Exercise instructions:
(1) Print the stretch of the Drop-seq normalization post from "I am posting" through "help. Thank you.".
(2) From the Drop-seq normalization post, list each summary statistic given for the number of non-zero genes per cell, along with its value.

Source text:
_____

**10**wrote:

I am having issues trying to properly normalize single-cell Drop-seq data. My Drop-seq data consists of single-cells (columns) with very sparse transcript gene counts (rows). A summary of the number of non-zero genes (rows) per cell (column) is posted below:

> summary(colSums(data != 0)) Min. 1st Qu. Median Mean 3rd Qu. Max. 1969 3388 3956 4256 4828 11280

Going off this, there are on average about 75% of zero transcript genes per cell (17k genes total). It has already been noted that methods such as DEseq and limma/voom are not well suited to handle zero-dominated matrices (A: Dependence of rlog transformed value range on number of samples and A: modeling zero-dominated RNA-seq with voom/limma and hurdle models (pscl)). I have tried a very naive method of normalizing but I'm not sure if this is correct in single-cell practice. My current method of normalizing looks something like this:

############--------------------------------------------############ # filter low expressed genes filter_genes <- function(x, n_cells_express=5, express_threshold=1){ temp = x[rowSums(x>express_threshold) >= n_cells_express,] return(temp) } data = filter_genes(data, n_cells_express=2, express_threshold=1)

############--------------------------------------------############ # normalize by transcript number (i.e. ln(transcripts-per-10,000 + 1)) size_factor = apply(data, 2, function(x) sum(x)) data = log2((sweep(data, 2, size_factor, "/")*10000)+1)

Here I am trying to normalize for cell depth (# of transcripts or column sum), then log2 scale. I should mention that I preform this normalization step after filtering out very rare and lowly expressed genes (approximately 5000/20000 genes).

I am posting to get thoughts on if this is the correct way to normalize sparse, single-cell data? Perhaps there are better or more elaborate ways of normalizing? I would greatly appreciate any help. Thank you.

_____

Raw data:
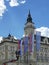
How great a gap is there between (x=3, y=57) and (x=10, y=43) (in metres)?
5.75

_____

Solutions:
(1)
I am posting to get thoughts on if this is the correct way to normalize sparse, single-cell data? Perhaps there are better or more elaborate ways of normalizing? I would greatly appreciate any help. Thank you.

(2)
Min.: 1969
1st Qu.: 3388
Median: 3956
Mean: 4256
3rd Qu.: 4828
Max.: 11280